Whose music is whose becomes more complicated in the United States. German, Hungarian and Polish immigrants in the 19th century didn't import classical music; they brought it with them. Maybe European music has as much a proprietary claim to original Americanness as the country's own black tradition. Or is the real America in sound the beating drums and ritual whoops of Iroquois and Sioux?

The last argument may be in trouble. Recent anthropological musings suggest that some form of Caucasian may have beat the Indian to America after all, a possibility that sits uneasily with tribal lawyers suing for the return of, or compensation for, confiscated lands. For who knows from whom, if anybody, tribes got their territory in the first place? Did some prehistoric Bach once sound through the canyons of New Mexico? To anyone interested in the question of aborigine and interloper, I suggest "The Enigma of Arrival" by V. S. Naipul.

- RECORDED INFORMATION -
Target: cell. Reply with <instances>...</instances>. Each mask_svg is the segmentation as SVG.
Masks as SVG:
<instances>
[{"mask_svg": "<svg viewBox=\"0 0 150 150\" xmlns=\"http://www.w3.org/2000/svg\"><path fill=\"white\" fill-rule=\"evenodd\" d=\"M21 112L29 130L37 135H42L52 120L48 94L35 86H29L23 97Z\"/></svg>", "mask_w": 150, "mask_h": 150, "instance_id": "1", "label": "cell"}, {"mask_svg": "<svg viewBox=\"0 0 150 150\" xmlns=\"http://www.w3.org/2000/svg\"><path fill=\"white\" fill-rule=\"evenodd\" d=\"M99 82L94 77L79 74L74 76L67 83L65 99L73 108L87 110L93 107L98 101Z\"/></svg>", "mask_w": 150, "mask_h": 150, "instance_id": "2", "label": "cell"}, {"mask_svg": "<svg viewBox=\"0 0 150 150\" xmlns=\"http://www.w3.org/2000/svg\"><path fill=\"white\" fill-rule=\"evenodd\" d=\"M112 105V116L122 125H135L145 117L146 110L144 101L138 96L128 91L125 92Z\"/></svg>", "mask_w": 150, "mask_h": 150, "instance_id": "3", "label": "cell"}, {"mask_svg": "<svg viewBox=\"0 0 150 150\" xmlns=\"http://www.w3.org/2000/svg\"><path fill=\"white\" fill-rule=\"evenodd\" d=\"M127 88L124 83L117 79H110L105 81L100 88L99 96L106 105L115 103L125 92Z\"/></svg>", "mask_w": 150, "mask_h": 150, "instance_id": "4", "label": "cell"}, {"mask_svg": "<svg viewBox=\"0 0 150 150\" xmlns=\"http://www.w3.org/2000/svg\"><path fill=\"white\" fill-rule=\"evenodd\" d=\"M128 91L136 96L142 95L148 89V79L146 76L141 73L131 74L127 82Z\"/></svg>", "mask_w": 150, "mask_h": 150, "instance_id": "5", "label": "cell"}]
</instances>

- GOAL 1 -
In the passage on music in America, why does the writer say that "The last argument may be in trouble"? Answer in one to three sentences.
- GOAL 2 -
Carry the passage on music in America on from its final sentence.
The lines after the passage on music in America are separate material.

- REPLY 1 -
Recent anthropological musings suggest that some form of Caucasian may have reached America before the Indian. That would weaken the claim that the real sound of America is the drumming and ritual whoops of the Iroquois and Sioux.

- REPLY 2 -
Similar questions can be argued in the public spaces of Havana, all teeming with live popular music. Trios and quartets of guitarists and singers seem to go with every place that sells a drink or food to eat. My bus passed by a big curbside band including oboes and a cello; I wish I had heard them play. Next to the gritty intricacy of "The Buena Vista Social Club," most of these musicians seem bland. Rhythmic complication is smoothed out; the rough edges of singing style are sandpapered clean. But the basic impulses of Cuban music are there to be heard.

The Milwaukee Symphony did have its grateful audience of conservatory students, older music lovers and children, but with the incessant hum of another music all around it, the image of a small and isolated enclave was not far off. Liszt and Strauss played by a major orchestra made a nice change, but the next important music of this world may arrive not by way of New York or Vienna concert halls but from the streets of Latin America.